■ WRITTEN PROBLEM A:
From the Bob Clayton profile, reproduce the passage between "Clayton became engaged" and "then painted grey.", inclusive.
■ WRITTEN PROBLEM B:
According to the Bob Clayton profile, what was the home port of the RMS Lady Hawkins?

■ SELECTED TEXT:
▬▬▬▬▬▬▬▬▬▬
A SERIES ABOUT HANTSPORT MARINERS
Robert “Bob” Carter Clayton
1916 – 1987
Bob Clayton was born in Saint John, N.B. His family later moved to Parker’s Cove, N.S. and in 1935 settled in Hantsport. He was the fourth of seven sons born to Capt. Delbert and Laura (Hudson) Clayton. The family moved to Hantsport, in part, because of Bob’s health. Bob had contracted tuberculosis and spent a year in the Kentville Sanatorium. Hantsport, being a seaport, brought employment opportunities for his father who was a tugboat captain.
Clayton became engaged to Jennie Doris Ells in 1942. Doris, a 24 year old stenographer was a Willow Street neighbour but not the only lady Bob was infatuated with at the time. The other was Lady Hawkins, a magnificent luxury ocean liner owned by the Canadian National Steamship lines that called on ports in Montréal, Boston, Bermuda and other Caribbean islands. Officially the vessel was a Royal Mail Ship, but could carry cargo as well as passengers. Her home port was Halifax, N.S. RMS Lady Hawkins was one of five sister ships of the company’s line named in honour of the wives of British admirals who served in the Caribbean. They were among the first of the passenger liners where the officers and stewards wore white uniforms and the ship painted bright white. That all changed when war was declared; the ships were then painted grey.
▬▬▬▬▬▬▬▬▬▬
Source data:
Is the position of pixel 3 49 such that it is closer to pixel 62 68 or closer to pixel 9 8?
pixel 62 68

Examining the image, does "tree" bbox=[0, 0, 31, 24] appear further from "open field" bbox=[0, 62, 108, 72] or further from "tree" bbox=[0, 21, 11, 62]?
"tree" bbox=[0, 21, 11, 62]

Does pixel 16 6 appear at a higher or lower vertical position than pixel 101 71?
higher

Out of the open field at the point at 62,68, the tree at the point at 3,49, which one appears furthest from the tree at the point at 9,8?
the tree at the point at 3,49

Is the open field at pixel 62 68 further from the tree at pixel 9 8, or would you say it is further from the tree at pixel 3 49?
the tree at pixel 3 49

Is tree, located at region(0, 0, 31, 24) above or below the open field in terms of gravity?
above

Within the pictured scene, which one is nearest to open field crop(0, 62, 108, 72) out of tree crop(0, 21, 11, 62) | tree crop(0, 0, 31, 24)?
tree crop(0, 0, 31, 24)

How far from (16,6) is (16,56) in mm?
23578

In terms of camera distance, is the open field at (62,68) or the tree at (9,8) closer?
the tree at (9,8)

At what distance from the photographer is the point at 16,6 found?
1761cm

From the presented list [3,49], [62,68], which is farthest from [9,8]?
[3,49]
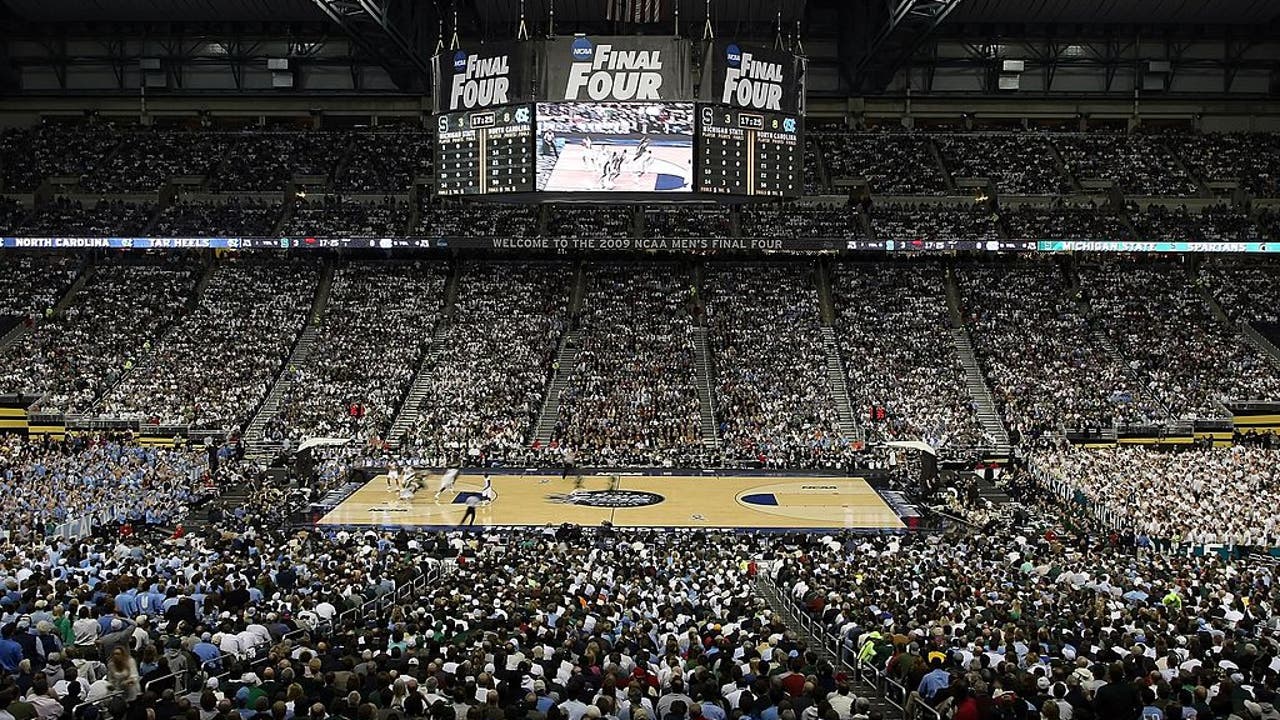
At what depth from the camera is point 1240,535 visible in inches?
1131

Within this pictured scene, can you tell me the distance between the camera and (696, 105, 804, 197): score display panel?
3906cm

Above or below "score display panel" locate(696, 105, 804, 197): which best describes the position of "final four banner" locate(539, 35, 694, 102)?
above

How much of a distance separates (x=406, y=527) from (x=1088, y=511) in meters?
20.3

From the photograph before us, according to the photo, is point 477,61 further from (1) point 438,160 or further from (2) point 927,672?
(2) point 927,672

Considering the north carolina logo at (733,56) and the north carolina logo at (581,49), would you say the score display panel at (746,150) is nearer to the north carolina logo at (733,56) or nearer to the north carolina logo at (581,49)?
▬▬▬▬▬▬▬▬▬▬
■ WORKED ANSWER A:
Clayton became engaged to Jennie Doris Ells in 1942. Doris, a 24 year old stenographer was a Willow Street neighbour but not the only lady Bob was infatuated with at the time. The other was Lady Hawkins, a magnificent luxury ocean liner owned by the Canadian National Steamship lines that called on ports in Montréal, Boston, Bermuda and other Caribbean islands. Officially the vessel was a Royal Mail Ship, but could carry cargo as well as passengers. Her home port was Halifax, N.S. RMS Lady Hawkins was one of five sister ships of the company’s line named in honour of the wives of British admirals who served in the Caribbean. They were among the first of the passenger liners where the officers and stewards wore white uniforms and the ship painted bright white. That all changed when war was declared; the ships were then painted grey.

■ WORKED ANSWER B:
Halifax, N.S.